# Pontiac Protect-o-plate



## 67 LeMans 4dr Cpe (Apr 30, 2012)

Well I havent posted here in a while but I'll make this short and to the point. When I was just looking around my car for the 10,000th time I decided to look through the owner protection plan booklet. I noticed right away that it looked old (I've had to purchase some repro books for the car) so as I flipped through it I quickly came to the conclusion that it was the original booklet and when I turned to the last page I saw the GM Protect-O-Plate stuck to the page as well as the original owners name and original selling dealership. I didnt know what it was at first but its really got me excited to try to speak to the original owner if he's still alive and learn more about the car. 

Now my question to the highly seasoned Pontiac experts out there. How crucial or important are the plates? Whats their significance?


----------



## silversport (Mar 23, 2007)

I believe in the days before personal computers that when you took your car in for service, the service person took that plate and placed it on the form for the service to be done and then used a device that placed pressure on the plate and the paper to make an impression of the plate so the information was transferred to the paper...the paper worked like carbon paper (we used to call it NCR paper IIRC) and it would transfer your info onto several copies of the worksheet...

Similar to the old charge plates in the day (precursor to charge cards)

Bill


----------



## geeteeohguy (Feb 2, 2008)

The POP is a valuable addition to any car, and they are not very common after all these years. They add provenance: my '65 came with the POP when I bought it in 1982, and the engine number on the POP proved it was a factory tripower car. This was way before cloning, but good to know. THe down side is that with a POP, the exact EUN (Engine Unit Number) is listed, so if you have a replacement block, even if the code is right, the car will still not be "original". My '65 came with a 428, and now has a '65 GTO 389 in place, but the POP says it isn't the "born with" engine. Keep the POP with the vehicle....they are seldom seen.


----------



## jmt455 (Mar 26, 2012)

Protect-o-plate is a great piece of documentation to have.

If you're interested in learning more about your car's original equipment/options, you can also order a documentation package from Pontiac Historic Services (PHS). I think the price is $65 now...you get the original billing invoice, original engine unit number (as mentioned above), vehicle order and billing documents, your vehicle's engine/drive train/interior/options list and a "model year" data package.


----------



## 67 LeMans 4dr Cpe (Apr 30, 2012)

When i was reading the warranty booklet with the POP, it said the detachable stubs were marked at specific interval associated with the waaranty on the car and as the car was brought in for its service the stub was imprinted with the pop info and sent to Pontiac so they could track the proper maintenance of the car was being performed.
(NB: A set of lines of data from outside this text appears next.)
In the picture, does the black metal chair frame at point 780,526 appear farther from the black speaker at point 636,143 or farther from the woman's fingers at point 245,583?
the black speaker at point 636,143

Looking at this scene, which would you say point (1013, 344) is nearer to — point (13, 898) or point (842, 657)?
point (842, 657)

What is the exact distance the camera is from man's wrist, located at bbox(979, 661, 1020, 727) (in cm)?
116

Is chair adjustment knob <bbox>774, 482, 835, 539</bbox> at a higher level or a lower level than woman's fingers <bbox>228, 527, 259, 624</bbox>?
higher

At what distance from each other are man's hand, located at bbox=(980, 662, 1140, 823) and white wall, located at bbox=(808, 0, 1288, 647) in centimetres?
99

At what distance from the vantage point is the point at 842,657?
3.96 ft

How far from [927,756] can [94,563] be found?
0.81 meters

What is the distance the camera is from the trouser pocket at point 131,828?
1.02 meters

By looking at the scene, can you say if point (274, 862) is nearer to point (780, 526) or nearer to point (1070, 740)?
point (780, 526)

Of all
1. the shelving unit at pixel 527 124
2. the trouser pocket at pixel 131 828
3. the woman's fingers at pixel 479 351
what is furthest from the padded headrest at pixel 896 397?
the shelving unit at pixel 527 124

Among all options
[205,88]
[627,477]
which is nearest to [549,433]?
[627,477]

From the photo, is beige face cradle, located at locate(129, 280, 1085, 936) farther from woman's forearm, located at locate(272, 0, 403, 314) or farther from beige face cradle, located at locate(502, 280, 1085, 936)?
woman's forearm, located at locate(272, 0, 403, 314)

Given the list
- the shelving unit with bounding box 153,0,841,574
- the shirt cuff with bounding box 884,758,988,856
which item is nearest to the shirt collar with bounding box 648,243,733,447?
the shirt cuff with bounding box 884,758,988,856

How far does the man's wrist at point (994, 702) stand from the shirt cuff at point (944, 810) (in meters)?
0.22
I have all the documents from PHS and your correct it is $65 for the info, minus the window sticker. All my numbers match as I have no plans in the immediate future to swap out my 326. But in time if the the right pieces fell into place i would consider droppin a nasty 455 and beefing up the drivetrain. Im just doing a mild frame off resto mod in the meantime.


----------



## Eric Animal (Oct 28, 2007)

I have a roll of "special GM tape" for a Dymo label maker....this was used in 67 to make protect-o-plates....I do not however have any blank plates. They were used for owner/ car info when filling out invoices for service....placed in, and "run thru" an old style credit card machine....If you have one, GREAT!, if not...it ain'y the end of the world...the most important thing is the VIN tag followed by the build tag. As Jeff said they are very cool to have...the more memorabilia, the better! Eric


----------



## danthepontiacman (Jul 5, 2008)

im in mississippi and like ive stated befor the tempest has been with my family from 68 on, we know the original owner and his mom still lvies in the house they lived in when the car was new. we got the dealer booklet that contains the owners manual and the little dealer accessory book and even the first tag reciet for it but we do not have the protecto plate so did all pontiacs in the 60's come with theme? should i ask the original owner to keep an eye out for it? i know nothing about these things.


----------



## geeteeohguy (Feb 2, 2008)

Yes, all Pontiacs came with a Protect-o-plate. It will be on the back page of the warranty booklet.


----------